### THE EXERCISE
Beginning with the line that contains "What is the distance separating", extract each line through the end of the listing below, with no additions or omissions.

Records of scene-based questions
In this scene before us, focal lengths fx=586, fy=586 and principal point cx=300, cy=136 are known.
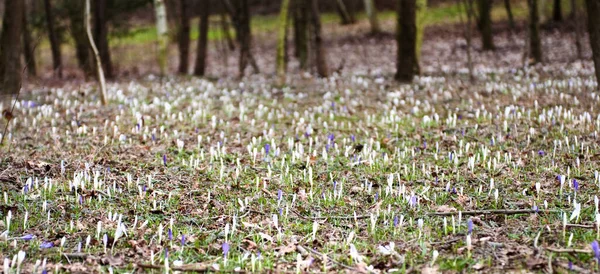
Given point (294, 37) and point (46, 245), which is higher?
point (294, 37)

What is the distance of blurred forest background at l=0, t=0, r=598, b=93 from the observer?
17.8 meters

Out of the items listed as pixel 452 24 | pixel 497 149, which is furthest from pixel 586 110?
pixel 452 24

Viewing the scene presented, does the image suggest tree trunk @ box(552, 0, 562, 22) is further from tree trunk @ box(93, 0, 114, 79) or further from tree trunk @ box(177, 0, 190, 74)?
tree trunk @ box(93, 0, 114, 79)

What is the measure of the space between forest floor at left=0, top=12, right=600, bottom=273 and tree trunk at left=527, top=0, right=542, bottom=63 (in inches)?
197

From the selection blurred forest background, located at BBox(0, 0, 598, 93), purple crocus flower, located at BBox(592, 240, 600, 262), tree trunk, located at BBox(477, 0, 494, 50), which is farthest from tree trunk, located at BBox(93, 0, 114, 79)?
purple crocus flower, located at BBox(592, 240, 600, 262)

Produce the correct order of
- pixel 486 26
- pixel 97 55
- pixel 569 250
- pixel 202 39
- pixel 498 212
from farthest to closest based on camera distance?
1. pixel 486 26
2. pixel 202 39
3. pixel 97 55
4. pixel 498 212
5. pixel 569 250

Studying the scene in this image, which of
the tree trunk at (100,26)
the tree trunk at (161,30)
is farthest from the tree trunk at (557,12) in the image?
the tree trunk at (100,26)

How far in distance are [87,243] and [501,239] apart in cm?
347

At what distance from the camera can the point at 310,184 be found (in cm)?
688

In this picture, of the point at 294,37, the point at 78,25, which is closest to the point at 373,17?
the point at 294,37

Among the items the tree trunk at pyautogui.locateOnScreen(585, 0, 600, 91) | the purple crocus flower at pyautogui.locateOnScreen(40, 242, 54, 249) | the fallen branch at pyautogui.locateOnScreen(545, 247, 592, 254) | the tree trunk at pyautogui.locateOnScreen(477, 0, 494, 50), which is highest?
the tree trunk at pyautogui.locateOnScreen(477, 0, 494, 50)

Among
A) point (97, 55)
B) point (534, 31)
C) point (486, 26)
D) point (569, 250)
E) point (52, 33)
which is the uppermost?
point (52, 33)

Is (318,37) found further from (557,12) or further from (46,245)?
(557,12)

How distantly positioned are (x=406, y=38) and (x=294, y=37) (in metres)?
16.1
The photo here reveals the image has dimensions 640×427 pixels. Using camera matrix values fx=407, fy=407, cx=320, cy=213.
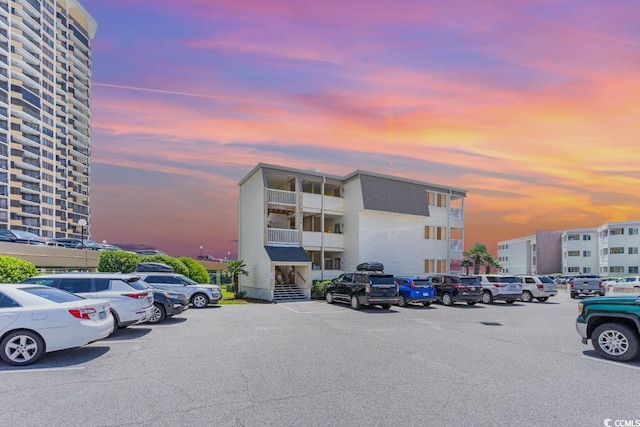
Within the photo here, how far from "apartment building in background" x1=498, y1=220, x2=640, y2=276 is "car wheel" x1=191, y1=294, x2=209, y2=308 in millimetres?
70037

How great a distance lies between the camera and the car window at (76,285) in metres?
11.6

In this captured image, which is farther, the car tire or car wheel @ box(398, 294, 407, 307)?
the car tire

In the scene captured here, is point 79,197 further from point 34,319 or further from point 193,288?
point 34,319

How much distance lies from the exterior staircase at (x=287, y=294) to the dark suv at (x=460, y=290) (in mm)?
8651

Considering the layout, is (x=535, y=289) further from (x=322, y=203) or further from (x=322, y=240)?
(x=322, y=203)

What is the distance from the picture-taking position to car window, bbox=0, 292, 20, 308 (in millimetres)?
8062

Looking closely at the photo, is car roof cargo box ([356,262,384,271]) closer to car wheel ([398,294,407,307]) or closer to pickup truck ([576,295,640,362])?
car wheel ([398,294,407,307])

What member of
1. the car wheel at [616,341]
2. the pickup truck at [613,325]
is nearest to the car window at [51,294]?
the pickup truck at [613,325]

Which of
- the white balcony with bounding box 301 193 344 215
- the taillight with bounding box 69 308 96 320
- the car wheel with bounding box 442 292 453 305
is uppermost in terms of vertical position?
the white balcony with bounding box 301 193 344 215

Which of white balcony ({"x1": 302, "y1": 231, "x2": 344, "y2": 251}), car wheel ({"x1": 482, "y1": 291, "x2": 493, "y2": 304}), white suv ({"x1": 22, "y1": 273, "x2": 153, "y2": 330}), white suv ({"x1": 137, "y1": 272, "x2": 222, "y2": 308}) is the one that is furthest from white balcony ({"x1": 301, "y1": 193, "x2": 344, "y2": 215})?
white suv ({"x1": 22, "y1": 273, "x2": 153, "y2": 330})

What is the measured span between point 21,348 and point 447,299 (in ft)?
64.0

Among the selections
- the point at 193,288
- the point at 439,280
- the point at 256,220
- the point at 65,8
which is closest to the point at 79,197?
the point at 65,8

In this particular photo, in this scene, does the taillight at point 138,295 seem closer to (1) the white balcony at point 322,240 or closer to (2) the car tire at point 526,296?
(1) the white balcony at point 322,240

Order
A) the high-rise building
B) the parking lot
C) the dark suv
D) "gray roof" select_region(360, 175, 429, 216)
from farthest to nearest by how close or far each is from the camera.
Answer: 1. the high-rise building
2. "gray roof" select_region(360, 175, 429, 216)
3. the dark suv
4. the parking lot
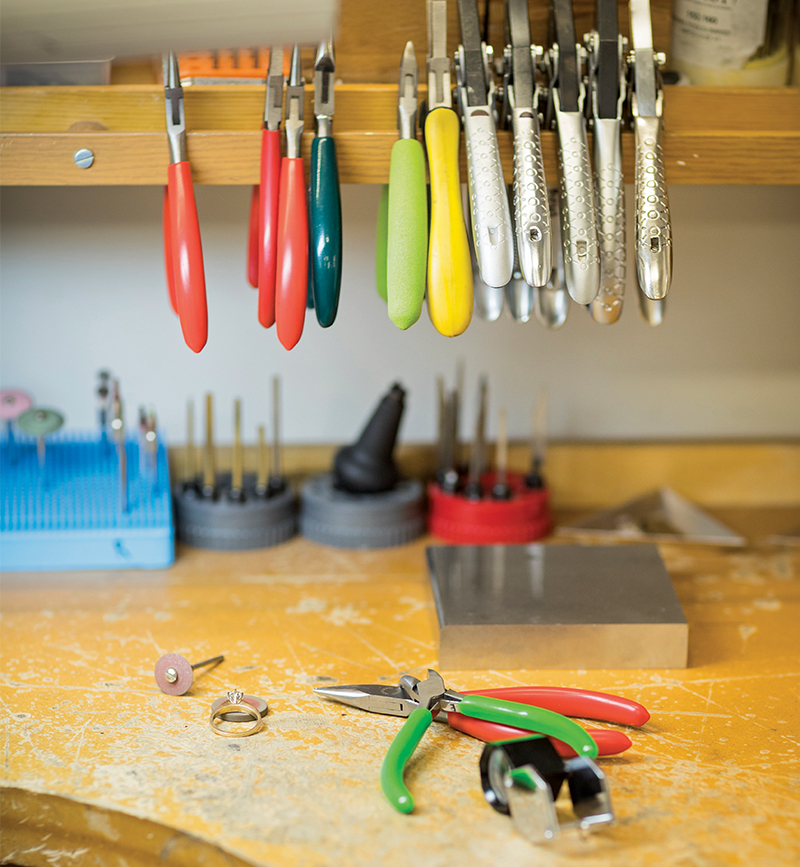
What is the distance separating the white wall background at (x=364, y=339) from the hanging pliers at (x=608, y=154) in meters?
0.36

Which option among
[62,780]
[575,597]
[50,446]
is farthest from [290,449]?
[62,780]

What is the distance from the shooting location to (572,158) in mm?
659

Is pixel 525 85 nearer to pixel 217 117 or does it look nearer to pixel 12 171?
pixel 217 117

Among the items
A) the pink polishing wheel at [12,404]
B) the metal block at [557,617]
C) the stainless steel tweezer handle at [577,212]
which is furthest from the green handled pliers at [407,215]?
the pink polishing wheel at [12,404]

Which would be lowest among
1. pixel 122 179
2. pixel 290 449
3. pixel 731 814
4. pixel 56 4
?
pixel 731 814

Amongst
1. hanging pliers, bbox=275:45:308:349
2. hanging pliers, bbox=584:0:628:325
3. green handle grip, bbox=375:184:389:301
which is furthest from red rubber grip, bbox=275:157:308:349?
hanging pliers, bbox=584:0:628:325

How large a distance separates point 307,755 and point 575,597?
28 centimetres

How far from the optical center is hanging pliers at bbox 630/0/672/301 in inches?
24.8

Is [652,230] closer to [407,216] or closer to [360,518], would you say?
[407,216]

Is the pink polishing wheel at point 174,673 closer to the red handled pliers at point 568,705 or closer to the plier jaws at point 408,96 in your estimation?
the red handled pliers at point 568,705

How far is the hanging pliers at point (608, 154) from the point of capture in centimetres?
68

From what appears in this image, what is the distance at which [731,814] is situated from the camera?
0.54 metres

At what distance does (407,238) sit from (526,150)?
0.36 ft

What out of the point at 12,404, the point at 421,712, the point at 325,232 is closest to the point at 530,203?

### EXPECTED OUTPUT
What is the distance separating the white wall background at (x=364, y=339) from the hanging pliers at (x=608, y=154) in meters?
0.36

Which option among
[62,780]
[575,597]
[50,446]
is farthest from [290,449]?
[62,780]

What is the distance from the shooting location to (572,158) in mm?
659

Is pixel 525 85 nearer to pixel 217 117 or does it look nearer to pixel 12 171?
pixel 217 117

Among the items
A) the pink polishing wheel at [12,404]
B) the metal block at [557,617]
C) the stainless steel tweezer handle at [577,212]
which is furthest from the green handled pliers at [407,215]?
the pink polishing wheel at [12,404]

Which would be lowest among
1. pixel 122 179
2. pixel 290 449
3. pixel 731 814
4. pixel 56 4
?
pixel 731 814

Amongst
1. hanging pliers, bbox=275:45:308:349
2. hanging pliers, bbox=584:0:628:325
3. green handle grip, bbox=375:184:389:301
which is furthest from red rubber grip, bbox=275:157:308:349?
hanging pliers, bbox=584:0:628:325

How large a distance separates point 307,755 and point 575,597?
28 centimetres

How far from the optical center is hanging pliers at bbox 630/0/672/301 in inches?
24.8

Is [652,230] closer to [407,216] or closer to [360,518], would you say?
[407,216]

Is the pink polishing wheel at point 174,673 closer to the red handled pliers at point 568,705 or closer to the plier jaws at point 408,96 in your estimation?
the red handled pliers at point 568,705

How far is the hanging pliers at point (608, 154) from the point of capture in centimetres?
68

From what appears in this image, what is the distance at which [731,814] is situated from the camera?
0.54 metres

At what distance does (407,238) sit from (526,150)?
0.36 ft

What out of the point at 12,404, the point at 421,712, the point at 325,232 is closest to the point at 530,203?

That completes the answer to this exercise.